TEXT TO READ.
════════════════
# silkscreen transfers "is there a sheet that melts down on over the print



## joann (Jul 8, 2008)

I've been doing silkscreen heat transfers with a heat press for years. Customer's are asking me if I can use this "special paper" that melts over the print, so it NEVER will fade. Supposedly there are people who set up at the Mall and Fair who charge $5. dollars more to do this to the print after its been press into the shirt" I have called "X-it", "wild side" etc. all my companies and they don't know what it is either. Its not the Teflon sheet, i always use this. My prints stay on very well, but my customers are told this "sealant sheet they melt on" will never fade the print!! Any help out there on what this is??


----------



## proworlded (Oct 3, 2006)

Been in the transfer business for over 42 years and have never heard of it either.


----------



## joann (Jul 8, 2008)

Thank you, I been in business for 25yrs and i haven't heard of it either. I think by charging extra $5. their just ripping these customers off. I buy from you also Pro World...great company.


----------



## splathead (Dec 4, 2005)

If it's in the mall, they are probably using inkjet transfers, not plastisol.


----------



## sben763 (May 17, 2009)

Or sublimation which won't fade. For ink jet transfers there was a sheet supose to seal but never tried it and I thought they quit selling it. Thought of it as BS as there was already a polymer


----------
════════════════
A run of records
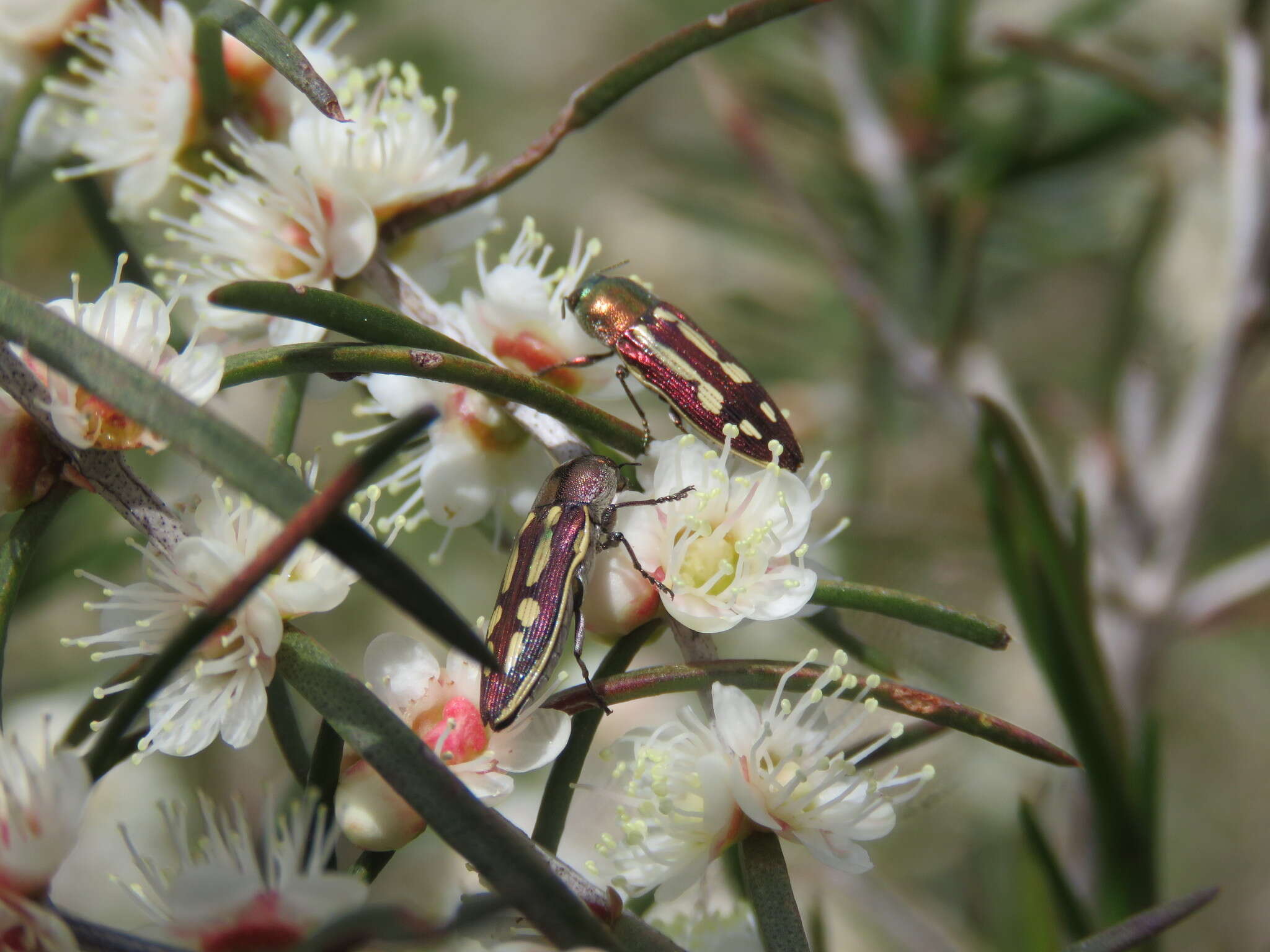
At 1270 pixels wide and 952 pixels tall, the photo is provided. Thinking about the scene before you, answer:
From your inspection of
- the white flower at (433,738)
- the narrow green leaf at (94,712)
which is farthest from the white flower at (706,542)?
the narrow green leaf at (94,712)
════════════════
YOUR TASK.
In the silkscreen transfer thread:
(a) How long has proworlded been in the transfer business?
(b) How much extra do the people at the mall and fair reportedly charge for the sealing sheet?
(c) What kind of transfers does splathead say mall sellers are probably using?

RESULT.
(a) Over 42 years.
(b) $5.
(c) Inkjet transfers, not plastisol.